**Extrait de page**

· · ·

Le film a déclenché une véritable Barbie Fever, rassemblant une communauté tout de rose vêtue sous le signe de l’ouverture d’esprit. Oui, parce que Barbie est une femme libre, drôle et indépendante. Elle a des valeurs auxquelles on a envie d’adhérer haut et fort. En bref, c’est une icône féministe, n’en déplaise à ses détracteurs.
Mais comment a-t-elle redoré son image après avoir longtemps perpétué le culte de la beauté toxique ?
Rien de plus simple, elle s’est adaptée aux évolutions sociétales.
Et si on n’était pas encore totalement convaincus jusqu’à-là, le film de Greta Gerwig semblerait avoir changé la donne. La marque n’hésite pas à poser un regard critique sur ses choix passés, en adressant de véritables problématiques sociétales. Et tout ça, sous le signe de l’auto-dérision.
Et dans cette configuration, il semblerait que ce ne soit plus tant le public qui adopte les valeurs de Barbie. C’est Barbie elle-même qui reflète les combats de toute une génération. Par les codes utilisés, le film atteint parfaitement la cible recherchée. Pas les petites filles d’aujourd’hui, non. Celles qui sont désormais des adultes accomplies, mais aussi incomprises par le patriarcat.
Voilà comment une campagne de brand content bien menée peut devenir un véritable phénomène culturel. Et sa force dans l’imaginaire collectif est telle, qu’une couleur suffit à rendre la marque reconnaissable.
Un détail qui, lui aussi, a contribué à faire parler du phénomène Barbie sur les réseaux. Grâce à son caractère clairement identifiable, il continue de créer la conversation.
Or, selon Pierre William Fregonese, docteur en science politique de l'Université Panthéon-Assas, le rose est profondément lié à l’artificialité. La figure du rose serait donc un mécanisme qui conserve potentiellement les stéréotypes associés à Barbie dans nos esprits sans même que l’on s’en rende compte.

· · ·

**Données fournies**
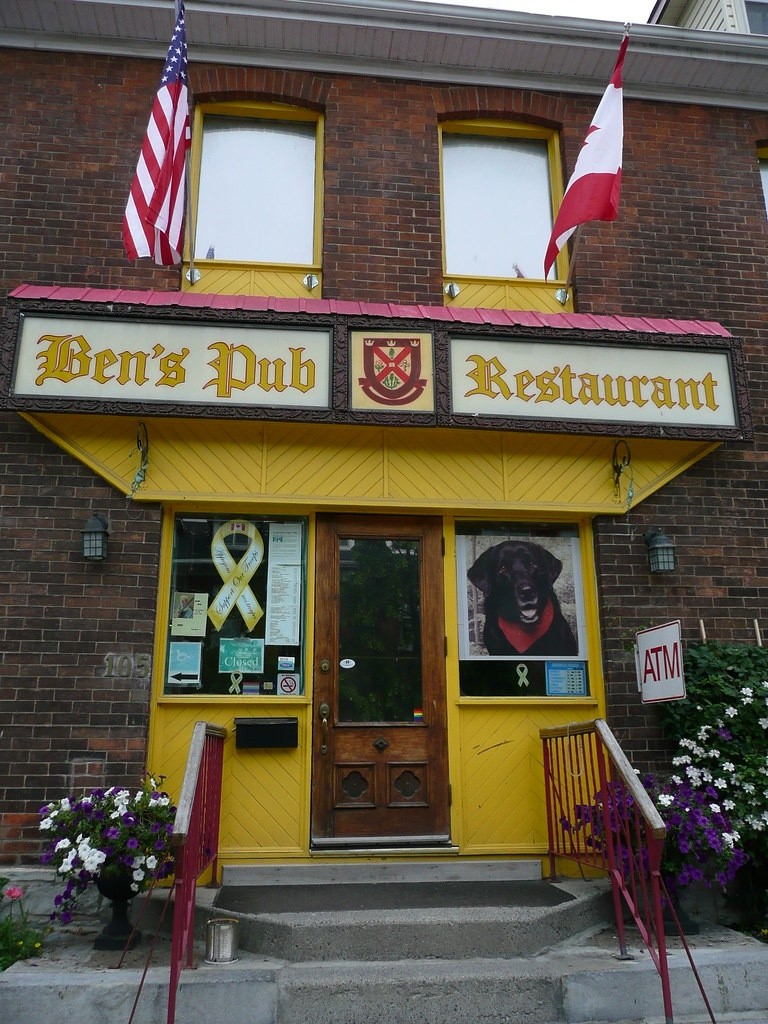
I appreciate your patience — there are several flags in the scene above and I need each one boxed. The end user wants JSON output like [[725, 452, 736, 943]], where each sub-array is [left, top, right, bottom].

· · ·

**Consigne**
Reproduisez à l'identique le passage de l'extrait sur Barbie qui va de « Le film a déclenché » jusqu'à « beauté toxique ? ». Ce matériel provient d'une source différente.

**Corrigé**
Le film a déclenché une véritable Barbie Fever, rassemblant une communauté tout de rose vêtue sous le signe de l’ouverture d’esprit. Oui, parce que Barbie est une femme libre, drôle et indépendante. Elle a des valeurs auxquelles on a envie d’adhérer haut et fort. En bref, c’est une icône féministe, n’en déplaise à ses détracteurs.
Mais comment a-t-elle redoré son image après avoir longtemps perpétué le culte de la beauté toxique ?